**ASSIGNMENT:** All of the data should be restated word for word.

=== Section Start ===

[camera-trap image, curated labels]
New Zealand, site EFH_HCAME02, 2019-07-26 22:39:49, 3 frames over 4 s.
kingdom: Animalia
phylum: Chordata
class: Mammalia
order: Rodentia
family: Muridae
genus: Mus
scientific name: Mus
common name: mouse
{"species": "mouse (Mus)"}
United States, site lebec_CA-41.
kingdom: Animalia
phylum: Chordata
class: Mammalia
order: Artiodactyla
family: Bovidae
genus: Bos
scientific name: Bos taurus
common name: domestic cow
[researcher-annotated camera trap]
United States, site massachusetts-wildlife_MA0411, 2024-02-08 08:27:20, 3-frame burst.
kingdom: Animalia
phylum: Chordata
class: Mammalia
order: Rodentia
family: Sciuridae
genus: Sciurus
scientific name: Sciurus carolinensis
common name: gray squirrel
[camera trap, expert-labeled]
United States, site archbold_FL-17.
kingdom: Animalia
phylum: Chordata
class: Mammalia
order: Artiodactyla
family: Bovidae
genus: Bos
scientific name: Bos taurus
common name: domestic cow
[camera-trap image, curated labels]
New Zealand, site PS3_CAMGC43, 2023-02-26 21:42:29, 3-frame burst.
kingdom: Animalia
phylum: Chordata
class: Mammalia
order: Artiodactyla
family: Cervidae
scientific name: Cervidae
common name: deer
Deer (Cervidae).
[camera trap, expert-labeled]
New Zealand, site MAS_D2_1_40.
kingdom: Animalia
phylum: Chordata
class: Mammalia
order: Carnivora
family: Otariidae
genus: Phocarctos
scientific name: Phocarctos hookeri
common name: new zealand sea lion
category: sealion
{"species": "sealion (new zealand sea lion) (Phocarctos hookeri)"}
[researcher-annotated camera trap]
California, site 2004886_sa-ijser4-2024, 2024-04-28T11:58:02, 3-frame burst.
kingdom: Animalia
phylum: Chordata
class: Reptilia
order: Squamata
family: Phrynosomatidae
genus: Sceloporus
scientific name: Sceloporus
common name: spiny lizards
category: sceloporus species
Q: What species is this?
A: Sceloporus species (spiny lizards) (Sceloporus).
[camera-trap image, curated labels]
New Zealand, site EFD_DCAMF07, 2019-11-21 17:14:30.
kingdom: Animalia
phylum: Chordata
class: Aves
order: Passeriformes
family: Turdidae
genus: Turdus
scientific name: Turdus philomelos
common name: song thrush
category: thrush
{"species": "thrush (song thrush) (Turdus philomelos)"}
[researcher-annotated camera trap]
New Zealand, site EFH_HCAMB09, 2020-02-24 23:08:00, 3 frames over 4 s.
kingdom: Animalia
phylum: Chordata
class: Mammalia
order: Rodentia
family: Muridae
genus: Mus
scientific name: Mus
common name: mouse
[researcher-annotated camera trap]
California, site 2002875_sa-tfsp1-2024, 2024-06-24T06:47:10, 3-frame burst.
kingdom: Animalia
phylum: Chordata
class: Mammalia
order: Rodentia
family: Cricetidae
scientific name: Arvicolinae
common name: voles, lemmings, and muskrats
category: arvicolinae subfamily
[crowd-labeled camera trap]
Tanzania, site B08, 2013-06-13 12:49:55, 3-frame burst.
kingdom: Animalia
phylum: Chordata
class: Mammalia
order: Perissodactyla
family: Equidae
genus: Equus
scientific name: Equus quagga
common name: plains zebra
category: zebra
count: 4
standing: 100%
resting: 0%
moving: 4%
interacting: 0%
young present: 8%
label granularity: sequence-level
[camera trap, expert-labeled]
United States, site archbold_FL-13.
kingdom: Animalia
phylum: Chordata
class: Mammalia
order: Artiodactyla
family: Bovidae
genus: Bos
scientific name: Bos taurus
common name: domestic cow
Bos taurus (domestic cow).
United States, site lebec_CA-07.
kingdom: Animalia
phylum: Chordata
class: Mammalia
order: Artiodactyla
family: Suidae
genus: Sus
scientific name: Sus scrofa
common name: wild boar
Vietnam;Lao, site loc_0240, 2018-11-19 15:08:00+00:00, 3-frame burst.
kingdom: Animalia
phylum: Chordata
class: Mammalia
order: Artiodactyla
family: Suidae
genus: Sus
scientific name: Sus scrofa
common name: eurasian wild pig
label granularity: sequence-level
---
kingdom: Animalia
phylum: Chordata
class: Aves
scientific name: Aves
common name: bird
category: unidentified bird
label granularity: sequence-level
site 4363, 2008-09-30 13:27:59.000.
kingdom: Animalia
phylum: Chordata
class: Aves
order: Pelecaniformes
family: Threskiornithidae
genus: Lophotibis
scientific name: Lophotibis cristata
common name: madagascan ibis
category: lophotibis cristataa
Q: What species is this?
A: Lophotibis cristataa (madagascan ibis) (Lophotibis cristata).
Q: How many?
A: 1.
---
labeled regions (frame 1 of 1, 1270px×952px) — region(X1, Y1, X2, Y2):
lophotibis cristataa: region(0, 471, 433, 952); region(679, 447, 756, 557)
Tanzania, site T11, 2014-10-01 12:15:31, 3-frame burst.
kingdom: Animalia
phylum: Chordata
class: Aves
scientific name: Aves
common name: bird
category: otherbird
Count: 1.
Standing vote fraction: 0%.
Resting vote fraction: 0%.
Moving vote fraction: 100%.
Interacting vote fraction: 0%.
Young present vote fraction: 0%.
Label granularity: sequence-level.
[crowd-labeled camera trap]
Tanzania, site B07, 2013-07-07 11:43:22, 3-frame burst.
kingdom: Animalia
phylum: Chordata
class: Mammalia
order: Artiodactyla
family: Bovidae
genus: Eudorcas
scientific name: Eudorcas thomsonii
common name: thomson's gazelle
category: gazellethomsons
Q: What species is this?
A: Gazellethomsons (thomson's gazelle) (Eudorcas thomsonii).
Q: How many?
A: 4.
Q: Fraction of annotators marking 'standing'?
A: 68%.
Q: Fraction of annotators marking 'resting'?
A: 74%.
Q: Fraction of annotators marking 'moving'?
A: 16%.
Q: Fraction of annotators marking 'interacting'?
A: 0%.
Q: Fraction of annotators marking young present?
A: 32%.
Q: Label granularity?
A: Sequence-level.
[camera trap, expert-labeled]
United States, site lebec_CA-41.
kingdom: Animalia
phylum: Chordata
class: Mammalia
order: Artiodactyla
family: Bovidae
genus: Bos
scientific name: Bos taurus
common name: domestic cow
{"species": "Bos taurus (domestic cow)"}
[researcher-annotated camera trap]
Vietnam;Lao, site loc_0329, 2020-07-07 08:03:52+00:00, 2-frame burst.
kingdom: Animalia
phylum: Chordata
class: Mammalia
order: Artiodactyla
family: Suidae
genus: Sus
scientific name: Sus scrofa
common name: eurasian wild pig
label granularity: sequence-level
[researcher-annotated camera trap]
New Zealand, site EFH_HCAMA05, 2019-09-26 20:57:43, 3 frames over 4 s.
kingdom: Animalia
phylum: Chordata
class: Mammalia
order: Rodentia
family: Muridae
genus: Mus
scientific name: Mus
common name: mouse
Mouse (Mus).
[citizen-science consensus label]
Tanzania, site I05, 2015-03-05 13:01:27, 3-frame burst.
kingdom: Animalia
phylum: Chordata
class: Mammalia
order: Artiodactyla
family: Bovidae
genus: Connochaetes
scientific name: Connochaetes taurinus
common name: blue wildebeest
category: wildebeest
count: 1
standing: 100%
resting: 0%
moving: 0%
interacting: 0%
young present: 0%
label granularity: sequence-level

=== Section End ===

**WORKED SOLUTION:**
[camera-trap image, curated labels]
New Zealand, site EFH_HCAME02, 2019-07-26 22:39:49, 3 frames over 4 s.
kingdom: Animalia
phylum: Chordata
class: Mammalia
order: Rodentia
family: Muridae
genus: Mus
scientific name: Mus
common name: mouse
{"species": "mouse (Mus)"}
United States, site lebec_CA-41.
kingdom: Animalia
phylum: Chordata
class: Mammalia
order: Artiodactyla
family: Bovidae
genus: Bos
scientific name: Bos taurus
common name: domestic cow
[researcher-annotated camera trap]
United States, site massachusetts-wildlife_MA0411, 2024-02-08 08:27:20, 3-frame burst.
kingdom: Animalia
phylum: Chordata
class: Mammalia
order: Rodentia
family: Sciuridae
genus: Sciurus
scientific name: Sciurus carolinensis
common name: gray squirrel
[camera trap, expert-labeled]
United States, site archbold_FL-17.
kingdom: Animalia
phylum: Chordata
class: Mammalia
order: Artiodactyla
family: Bovidae
genus: Bos
scientific name: Bos taurus
common name: domestic cow
[camera-trap image, curated labels]
New Zealand, site PS3_CAMGC43, 2023-02-26 21:42:29, 3-frame burst.
kingdom: Animalia
phylum: Chordata
class: Mammalia
order: Artiodactyla
family: Cervidae
scientific name: Cervidae
common name: deer
Deer (Cervidae).
[camera trap, expert-labeled]
New Zealand, site MAS_D2_1_40.
kingdom: Animalia
phylum: Chordata
class: Mammalia
order: Carnivora
family: Otariidae
genus: Phocarctos
scientific name: Phocarctos hookeri
common name: new zealand sea lion
category: sealion
{"species": "sealion (new zealand sea lion) (Phocarctos hookeri)"}
[researcher-annotated camera trap]
California, site 2004886_sa-ijser4-2024, 2024-04-28T11:58:02, 3-frame burst.
kingdom: Animalia
phylum: Chordata
class: Reptilia
order: Squamata
family: Phrynosomatidae
genus: Sceloporus
scientific name: Sceloporus
common name: spiny lizards
category: sceloporus species
Q: What species is this?
A: Sceloporus species (spiny lizards) (Sceloporus).
[camera-trap image, curated labels]
New Zealand, site EFD_DCAMF07, 2019-11-21 17:14:30.
kingdom: Animalia
phylum: Chordata
class: Aves
order: Passeriformes
family: Turdidae
genus: Turdus
scientific name: Turdus philomelos
common name: song thrush
category: thrush
{"species": "thrush (song thrush) (Turdus philomelos)"}
[researcher-annotated camera trap]
New Zealand, site EFH_HCAMB09, 2020-02-24 23:08:00, 3 frames over 4 s.
kingdom: Animalia
phylum: Chordata
class: Mammalia
order: Rodentia
family: Muridae
genus: Mus
scientific name: Mus
common name: mouse
[researcher-annotated camera trap]
California, site 2002875_sa-tfsp1-2024, 2024-06-24T06:47:10, 3-frame burst.
kingdom: Animalia
phylum: Chordata
class: Mammalia
order: Rodentia
family: Cricetidae
scientific name: Arvicolinae
common name: voles, lemmings, and muskrats
category: arvicolinae subfamily
[crowd-labeled camera trap]
Tanzania, site B08, 2013-06-13 12:49:55, 3-frame burst.
kingdom: Animalia
phylum: Chordata
class: Mammalia
order: Perissodactyla
family: Equidae
genus: Equus
scientific name: Equus quagga
common name: plains zebra
category: zebra
count: 4
standing: 100%
resting: 0%
moving: 4%
interacting: 0%
young present: 8%
label granularity: sequence-level
[camera trap, expert-labeled]
United States, site archbold_FL-13.
kingdom: Animalia
phylum: Chordata
class: Mammalia
order: Artiodactyla
family: Bovidae
genus: Bos
scientific name: Bos taurus
common name: domestic cow
Bos taurus (domestic cow).
United States, site lebec_CA-07.
kingdom: Animalia
phylum: Chordata
class: Mammalia
order: Artiodactyla
family: Suidae
genus: Sus
scientific name: Sus scrofa
common name: wild boar
Vietnam;Lao, site loc_0240, 2018-11-19 15:08:00+00:00, 3-frame burst.
kingdom: Animalia
phylum: Chordata
class: Mammalia
order: Artiodactyla
family: Suidae
genus: Sus
scientific name: Sus scrofa
common name: eurasian wild pig
label granularity: sequence-level
---
kingdom: Animalia
phylum: Chordata
class: Aves
scientific name: Aves
common name: bird
category: unidentified bird
label granularity: sequence-level
site 4363, 2008-09-30 13:27:59.000.
kingdom: Animalia
phylum: Chordata
class: Aves
order: Pelecaniformes
family: Threskiornithidae
genus: Lophotibis
scientific name: Lophotibis cristata
common name: madagascan ibis
category: lophotibis cristataa
Q: What species is this?
A: Lophotibis cristataa (madagascan ibis) (Lophotibis cristata).
Q: How many?
A: 1.
---
labeled regions (frame 1 of 1, 1270px×952px) — region(X1, Y1, X2, Y2):
lophotibis cristataa: region(0, 471, 433, 952); region(679, 447, 756, 557)
Tanzania, site T11, 2014-10-01 12:15:31, 3-frame burst.
kingdom: Animalia
phylum: Chordata
class: Aves
scientific name: Aves
common name: bird
category: otherbird
Count: 1.
Standing vote fraction: 0%.
Resting vote fraction: 0%.
Moving vote fraction: 100%.
Interacting vote fraction: 0%.
Young present vote fraction: 0%.
Label granularity: sequence-level.
[crowd-labeled camera trap]
Tanzania, site B07, 2013-07-07 11:43:22, 3-frame burst.
kingdom: Animalia
phylum: Chordata
class: Mammalia
order: Artiodactyla
family: Bovidae
genus: Eudorcas
scientific name: Eudorcas thomsonii
common name: thomson's gazelle
category: gazellethomsons
Q: What species is this?
A: Gazellethomsons (thomson's gazelle) (Eudorcas thomsonii).
Q: How many?
A: 4.
Q: Fraction of annotators marking 'standing'?
A: 68%.
Q: Fraction of annotators marking 'resting'?
A: 74%.
Q: Fraction of annotators marking 'moving'?
A: 16%.
Q: Fraction of annotators marking 'interacting'?
A: 0%.
Q: Fraction of annotators marking young present?
A: 32%.
Q: Label granularity?
A: Sequence-level.
[camera trap, expert-labeled]
United States, site lebec_CA-41.
kingdom: Animalia
phylum: Chordata
class: Mammalia
order: Artiodactyla
family: Bovidae
genus: Bos
scientific name: Bos taurus
common name: domestic cow
{"species": "Bos taurus (domestic cow)"}
[researcher-annotated camera trap]
Vietnam;Lao, site loc_0329, 2020-07-07 08:03:52+00:00, 2-frame burst.
kingdom: Animalia
phylum: Chordata
class: Mammalia
order: Artiodactyla
family: Suidae
genus: Sus
scientific name: Sus scrofa
common name: eurasian wild pig
label granularity: sequence-level
[researcher-annotated camera trap]
New Zealand, site EFH_HCAMA05, 2019-09-26 20:57:43, 3 frames over 4 s.
kingdom: Animalia
phylum: Chordata
class: Mammalia
order: Rodentia
family: Muridae
genus: Mus
scientific name: Mus
common name: mouse
Mouse (Mus).
[citizen-science consensus label]
Tanzania, site I05, 2015-03-05 13:01:27, 3-frame burst.
kingdom: Animalia
phylum: Chordata
class: Mammalia
order: Artiodactyla
family: Bovidae
genus: Connochaetes
scientific name: Connochaetes taurinus
common name: blue wildebeest
category: wildebeest
count: 1
standing: 100%
resting: 0%
moving: 0%
interacting: 0%
young present: 0%
label granularity: sequence-level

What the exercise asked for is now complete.